━━━ Records shown ━━━
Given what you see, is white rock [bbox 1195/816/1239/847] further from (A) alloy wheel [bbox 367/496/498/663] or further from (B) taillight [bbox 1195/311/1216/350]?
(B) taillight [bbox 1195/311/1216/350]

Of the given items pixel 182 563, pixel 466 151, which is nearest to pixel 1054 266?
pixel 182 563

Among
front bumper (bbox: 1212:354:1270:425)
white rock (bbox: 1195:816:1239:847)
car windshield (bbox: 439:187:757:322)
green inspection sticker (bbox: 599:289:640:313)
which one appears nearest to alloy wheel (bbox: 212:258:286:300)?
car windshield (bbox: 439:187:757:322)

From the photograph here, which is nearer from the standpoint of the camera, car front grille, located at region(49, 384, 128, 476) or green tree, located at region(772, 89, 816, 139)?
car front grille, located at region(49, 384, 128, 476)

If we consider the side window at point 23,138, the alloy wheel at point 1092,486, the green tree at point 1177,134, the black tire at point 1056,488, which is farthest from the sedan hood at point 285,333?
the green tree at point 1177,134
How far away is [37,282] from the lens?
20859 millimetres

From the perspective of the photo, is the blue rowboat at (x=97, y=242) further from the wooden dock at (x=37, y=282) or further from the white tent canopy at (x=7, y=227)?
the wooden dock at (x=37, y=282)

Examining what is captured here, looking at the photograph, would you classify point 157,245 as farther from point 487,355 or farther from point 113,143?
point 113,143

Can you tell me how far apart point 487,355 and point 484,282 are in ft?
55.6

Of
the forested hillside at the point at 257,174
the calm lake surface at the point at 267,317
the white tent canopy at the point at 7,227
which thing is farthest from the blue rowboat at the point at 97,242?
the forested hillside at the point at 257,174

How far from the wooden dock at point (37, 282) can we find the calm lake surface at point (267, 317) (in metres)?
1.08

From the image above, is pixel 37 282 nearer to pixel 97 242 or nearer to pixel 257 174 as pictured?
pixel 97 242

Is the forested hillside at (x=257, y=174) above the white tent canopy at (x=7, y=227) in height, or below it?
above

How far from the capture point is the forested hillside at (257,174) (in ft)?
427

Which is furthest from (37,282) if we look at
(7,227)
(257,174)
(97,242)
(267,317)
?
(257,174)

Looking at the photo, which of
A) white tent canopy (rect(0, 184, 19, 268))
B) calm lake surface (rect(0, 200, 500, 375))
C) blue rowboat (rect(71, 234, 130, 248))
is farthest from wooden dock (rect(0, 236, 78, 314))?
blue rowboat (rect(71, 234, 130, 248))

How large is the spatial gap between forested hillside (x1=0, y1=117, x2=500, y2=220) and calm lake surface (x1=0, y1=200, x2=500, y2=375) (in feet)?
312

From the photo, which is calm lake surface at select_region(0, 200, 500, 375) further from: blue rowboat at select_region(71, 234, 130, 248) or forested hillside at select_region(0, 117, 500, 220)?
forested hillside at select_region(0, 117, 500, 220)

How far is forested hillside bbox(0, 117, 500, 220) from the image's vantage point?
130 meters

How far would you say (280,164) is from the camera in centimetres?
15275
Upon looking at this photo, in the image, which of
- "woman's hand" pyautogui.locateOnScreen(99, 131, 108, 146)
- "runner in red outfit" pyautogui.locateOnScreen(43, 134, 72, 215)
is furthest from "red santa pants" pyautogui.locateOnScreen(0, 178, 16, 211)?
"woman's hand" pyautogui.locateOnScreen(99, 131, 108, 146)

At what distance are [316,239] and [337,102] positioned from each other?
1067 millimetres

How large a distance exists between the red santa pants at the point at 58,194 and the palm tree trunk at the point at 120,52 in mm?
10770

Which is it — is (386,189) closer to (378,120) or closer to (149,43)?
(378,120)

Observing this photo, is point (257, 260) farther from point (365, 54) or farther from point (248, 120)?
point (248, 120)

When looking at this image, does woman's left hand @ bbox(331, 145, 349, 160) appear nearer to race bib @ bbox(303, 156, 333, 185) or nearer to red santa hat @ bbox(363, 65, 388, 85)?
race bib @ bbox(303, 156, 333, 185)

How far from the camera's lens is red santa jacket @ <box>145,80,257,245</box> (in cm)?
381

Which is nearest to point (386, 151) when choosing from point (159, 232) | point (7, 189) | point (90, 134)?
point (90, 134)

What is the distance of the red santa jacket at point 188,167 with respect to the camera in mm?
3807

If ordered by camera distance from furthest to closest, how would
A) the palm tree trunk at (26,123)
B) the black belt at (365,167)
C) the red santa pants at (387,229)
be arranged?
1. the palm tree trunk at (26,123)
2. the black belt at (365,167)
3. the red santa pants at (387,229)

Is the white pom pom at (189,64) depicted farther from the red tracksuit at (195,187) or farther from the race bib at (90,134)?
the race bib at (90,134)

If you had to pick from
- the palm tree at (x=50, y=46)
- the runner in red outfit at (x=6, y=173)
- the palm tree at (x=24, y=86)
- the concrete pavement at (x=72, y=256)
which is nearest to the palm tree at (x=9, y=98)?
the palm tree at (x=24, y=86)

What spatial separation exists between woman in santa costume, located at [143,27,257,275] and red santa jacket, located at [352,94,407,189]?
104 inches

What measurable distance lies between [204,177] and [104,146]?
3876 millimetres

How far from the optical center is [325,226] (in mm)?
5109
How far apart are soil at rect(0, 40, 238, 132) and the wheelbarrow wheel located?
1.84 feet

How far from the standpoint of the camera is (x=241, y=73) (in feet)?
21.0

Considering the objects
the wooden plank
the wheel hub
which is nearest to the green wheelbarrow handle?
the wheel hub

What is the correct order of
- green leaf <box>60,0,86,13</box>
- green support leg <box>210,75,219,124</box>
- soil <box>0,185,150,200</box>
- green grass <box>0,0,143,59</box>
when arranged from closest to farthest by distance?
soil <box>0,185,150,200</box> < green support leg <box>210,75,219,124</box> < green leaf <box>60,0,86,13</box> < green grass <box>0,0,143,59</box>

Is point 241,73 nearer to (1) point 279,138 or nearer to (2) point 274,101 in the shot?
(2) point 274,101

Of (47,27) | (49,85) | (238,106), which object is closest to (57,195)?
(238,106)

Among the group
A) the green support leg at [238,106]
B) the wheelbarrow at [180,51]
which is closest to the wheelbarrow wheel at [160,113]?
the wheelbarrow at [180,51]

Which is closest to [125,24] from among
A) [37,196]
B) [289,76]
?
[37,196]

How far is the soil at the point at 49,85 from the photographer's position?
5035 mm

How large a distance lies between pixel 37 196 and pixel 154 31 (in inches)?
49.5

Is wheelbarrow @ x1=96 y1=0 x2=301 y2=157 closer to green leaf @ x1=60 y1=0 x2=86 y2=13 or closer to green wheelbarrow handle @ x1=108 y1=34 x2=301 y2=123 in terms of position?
━━━
Arrange the material above as a JSON list of strings, with each line as its own string and blank lines omitted.

# [Answer in full]
[
  "Given what you see, is white rock [bbox 1195/816/1239/847] further from (A) alloy wheel [bbox 367/496/498/663] or further from (B) taillight [bbox 1195/311/1216/350]?",
  "(B) taillight [bbox 1195/311/1216/350]",
  "Of the given items pixel 182 563, pixel 466 151, which is nearest to pixel 1054 266?",
  "pixel 182 563",
  "Among",
  "front bumper (bbox: 1212:354:1270:425)",
  "white rock (bbox: 1195:816:1239:847)",
  "car windshield (bbox: 439:187:757:322)",
  "green inspection sticker (bbox: 599:289:640:313)",
  "which one appears nearest to alloy wheel (bbox: 212:258:286:300)?",
  "car windshield (bbox: 439:187:757:322)",
  "From the photograph here, which is nearer from the standpoint of the camera, car front grille, located at region(49, 384, 128, 476) or green tree, located at region(772, 89, 816, 139)?",
  "car front grille, located at region(49, 384, 128, 476)",
  "If we consider the side window at point 23,138, the alloy wheel at point 1092,486, the green tree at point 1177,134, the black tire at point 1056,488, which is farthest from the sedan hood at point 285,333?",
  "the green tree at point 1177,134",
  "How far away is [37,282] from the lens?",
  "20859 millimetres",
  "From the perspective of the photo, is the blue rowboat at (x=97, y=242) further from the wooden dock at (x=37, y=282) or further from the white tent canopy at (x=7, y=227)?",
  "the wooden dock at (x=37, y=282)",
  "Examining what is captured here, looking at the photograph, would you classify point 157,245 as farther from point 487,355 or farther from point 113,143?",
  "point 113,143",
  "Can you tell me how far apart point 487,355 and point 484,282 are in ft?",
  "55.6",
  "Of",
  "the forested hillside at the point at 257,174",
  "the calm lake surface at the point at 267,317",
  "the white tent canopy at the point at 7,227",
  "which thing is farthest from the blue rowboat at the point at 97,242?",
  "the forested hillside at the point at 257,174",
  "How far from the wooden dock at point (37, 282) can we find the calm lake surface at point (267, 317) (in metres)?",
  "1.08",
  "From the image above, is pixel 37 282 nearer to pixel 97 242 or nearer to pixel 257 174 as pictured?",
  "pixel 97 242",
  "Is the forested hillside at (x=257, y=174) above the white tent canopy at (x=7, y=227) in height, or below it?",
  "above",
  "How far from the capture point is the forested hillside at (257,174) (in ft)?",
  "427",
  "Which is furthest from (37,282) if we look at",
  "(7,227)",
  "(257,174)",
  "(97,242)",
  "(267,317)",
  "?",
  "(257,174)",
  "Looking at the photo, which of",
  "A) white tent canopy (rect(0, 184, 19, 268))",
  "B) calm lake surface (rect(0, 200, 500, 375))",
  "C) blue rowboat (rect(71, 234, 130, 248))",
  "is farthest from wooden dock (rect(0, 236, 78, 314))?",
  "blue rowboat (rect(71, 234, 130, 248))",
  "How large is the spatial gap between forested hillside (x1=0, y1=117, x2=500, y2=220) and calm lake surface (x1=0, y1=200, x2=500, y2=375) (in feet)?",
  "312",
  "From the photo, which is calm lake surface at select_region(0, 200, 500, 375) further from: blue rowboat at select_region(71, 234, 130, 248) or forested hillside at select_region(0, 117, 500, 220)?",
  "forested hillside at select_region(0, 117, 500, 220)",
  "How far is forested hillside bbox(0, 117, 500, 220) from the image's vantage point?",
  "130 meters",
  "How far would you say (280,164) is from the camera in centimetres?",
  "15275",
  "Upon looking at this photo, in the image, which of",
  "- \"woman's hand\" pyautogui.locateOnScreen(99, 131, 108, 146)",
  "- \"runner in red outfit\" pyautogui.locateOnScreen(43, 134, 72, 215)",
  "is furthest from \"red santa pants\" pyautogui.locateOnScreen(0, 178, 16, 211)?",
  "\"woman's hand\" pyautogui.locateOnScreen(99, 131, 108, 146)",
  "At what distance are [316,239] and [337,102] positioned from each other?",
  "1067 millimetres",
  "How large a distance exists between the red santa pants at the point at 58,194 and the palm tree trunk at the point at 120,52 in mm?",
  "10770",
  "Which is it — is (386,189) closer to (378,120) or closer to (149,43)?",
  "(378,120)",
  "Observing this photo, is point (257, 260) farther from point (365, 54) or farther from point (248, 120)?",
  "point (248, 120)",
  "When looking at this image, does woman's left hand @ bbox(331, 145, 349, 160) appear nearer to race bib @ bbox(303, 156, 333, 185) or nearer to red santa hat @ bbox(363, 65, 388, 85)?",
  "race bib @ bbox(303, 156, 333, 185)",
  "How far from the camera's lens is red santa jacket @ <box>145,80,257,245</box> (in cm)?",
  "381",
  "Which is nearest to point (386, 151) when choosing from point (159, 232) | point (7, 189) | point (90, 134)?",
  "point (90, 134)",
  "What is the distance of the red santa jacket at point 188,167 with respect to the camera in mm?",
  "3807",
  "If ordered by camera distance from furthest to closest, how would",
  "A) the palm tree trunk at (26,123)",
  "B) the black belt at (365,167)",
  "C) the red santa pants at (387,229)",
  "be arranged?",
  "1. the palm tree trunk at (26,123)",
  "2. the black belt at (365,167)",
  "3. the red santa pants at (387,229)",
  "Is the white pom pom at (189,64) depicted farther from the red tracksuit at (195,187) or farther from the race bib at (90,134)?",
  "the race bib at (90,134)",
  "If you had to pick from",
  "- the palm tree at (x=50, y=46)",
  "- the runner in red outfit at (x=6, y=173)",
  "- the palm tree at (x=24, y=86)",
  "- the concrete pavement at (x=72, y=256)",
  "which is nearest to the palm tree at (x=9, y=98)?",
  "the palm tree at (x=24, y=86)",
  "What spatial separation exists between woman in santa costume, located at [143,27,257,275] and red santa jacket, located at [352,94,407,189]?",
  "104 inches",
  "What measurable distance lies between [204,177] and [104,146]?",
  "3876 millimetres",
  "How far from the optical center is [325,226] (in mm)?",
  "5109",
  "How far apart are soil at rect(0, 40, 238, 132) and the wheelbarrow wheel located?",
  "1.84 feet",
  "How far from the standpoint of the camera is (x=241, y=73) (in feet)?",
  "21.0",
  "Considering the objects",
  "the wooden plank",
  "the wheel hub",
  "which is nearest to the green wheelbarrow handle?",
  "the wheel hub",
  "What is the correct order of",
  "- green leaf <box>60,0,86,13</box>",
  "- green support leg <box>210,75,219,124</box>",
  "- soil <box>0,185,150,200</box>",
  "- green grass <box>0,0,143,59</box>",
  "when arranged from closest to farthest by distance?",
  "soil <box>0,185,150,200</box> < green support leg <box>210,75,219,124</box> < green leaf <box>60,0,86,13</box> < green grass <box>0,0,143,59</box>",
  "Is point 241,73 nearer to (1) point 279,138 or nearer to (2) point 274,101 in the shot?",
  "(2) point 274,101",
  "Of (47,27) | (49,85) | (238,106), which object is closest to (57,195)?",
  "(238,106)",
  "Among the group",
  "A) the green support leg at [238,106]",
  "B) the wheelbarrow at [180,51]",
  "which is closest to the wheelbarrow wheel at [160,113]?",
  "the wheelbarrow at [180,51]",
  "Which is closest to [125,24] from among",
  "A) [37,196]",
  "B) [289,76]",
  "?",
  "[37,196]",
  "How far is the soil at the point at 49,85 from the photographer's position?",
  "5035 mm",
  "How large a distance lies between pixel 37 196 and pixel 154 31 (in inches)?",
  "49.5",
  "Is wheelbarrow @ x1=96 y1=0 x2=301 y2=157 closer to green leaf @ x1=60 y1=0 x2=86 y2=13 or closer to green wheelbarrow handle @ x1=108 y1=34 x2=301 y2=123 in terms of position?"
]